The task: State how many lines of the records below contain the string "among", treating case as significant. Give only the number.

(Stored items from a collection)
--------------------

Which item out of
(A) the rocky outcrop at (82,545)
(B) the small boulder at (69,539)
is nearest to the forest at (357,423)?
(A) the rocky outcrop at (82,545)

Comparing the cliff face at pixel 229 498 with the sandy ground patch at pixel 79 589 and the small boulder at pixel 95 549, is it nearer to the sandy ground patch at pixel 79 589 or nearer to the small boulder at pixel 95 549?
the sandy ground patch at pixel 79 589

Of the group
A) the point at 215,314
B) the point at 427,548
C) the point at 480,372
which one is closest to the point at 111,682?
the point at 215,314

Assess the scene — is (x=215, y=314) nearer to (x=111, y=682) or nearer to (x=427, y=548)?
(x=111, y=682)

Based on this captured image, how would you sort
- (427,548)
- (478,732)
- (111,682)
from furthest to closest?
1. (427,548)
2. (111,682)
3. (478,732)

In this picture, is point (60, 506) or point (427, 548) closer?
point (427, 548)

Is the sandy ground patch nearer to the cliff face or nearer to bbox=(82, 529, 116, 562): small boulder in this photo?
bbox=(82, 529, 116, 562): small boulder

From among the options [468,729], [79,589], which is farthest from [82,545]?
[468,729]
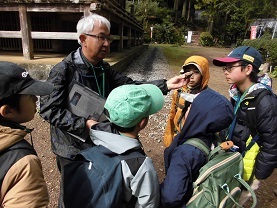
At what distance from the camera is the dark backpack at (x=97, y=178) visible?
123 cm

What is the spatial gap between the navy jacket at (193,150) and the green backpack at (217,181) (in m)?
0.05

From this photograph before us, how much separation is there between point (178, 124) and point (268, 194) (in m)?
1.67

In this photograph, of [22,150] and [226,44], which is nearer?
[22,150]

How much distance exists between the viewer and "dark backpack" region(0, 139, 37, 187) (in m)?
1.07

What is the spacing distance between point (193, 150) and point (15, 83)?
1.15 meters

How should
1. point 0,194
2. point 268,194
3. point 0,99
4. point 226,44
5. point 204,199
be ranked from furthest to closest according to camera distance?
point 226,44 → point 268,194 → point 204,199 → point 0,99 → point 0,194

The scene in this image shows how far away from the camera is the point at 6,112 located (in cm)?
122

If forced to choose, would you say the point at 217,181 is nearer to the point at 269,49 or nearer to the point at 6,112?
the point at 6,112

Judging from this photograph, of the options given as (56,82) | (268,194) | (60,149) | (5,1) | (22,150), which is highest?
(5,1)

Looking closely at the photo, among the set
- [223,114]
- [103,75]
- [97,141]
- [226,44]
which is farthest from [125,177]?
[226,44]

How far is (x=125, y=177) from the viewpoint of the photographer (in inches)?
48.8

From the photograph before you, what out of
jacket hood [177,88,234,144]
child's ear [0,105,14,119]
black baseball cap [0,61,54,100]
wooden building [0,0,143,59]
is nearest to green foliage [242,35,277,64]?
wooden building [0,0,143,59]

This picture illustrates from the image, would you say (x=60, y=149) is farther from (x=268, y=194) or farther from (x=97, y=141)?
(x=268, y=194)

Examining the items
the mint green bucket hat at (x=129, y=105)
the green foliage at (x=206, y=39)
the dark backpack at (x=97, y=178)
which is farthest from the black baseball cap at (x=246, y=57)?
the green foliage at (x=206, y=39)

--------------------

Output: 2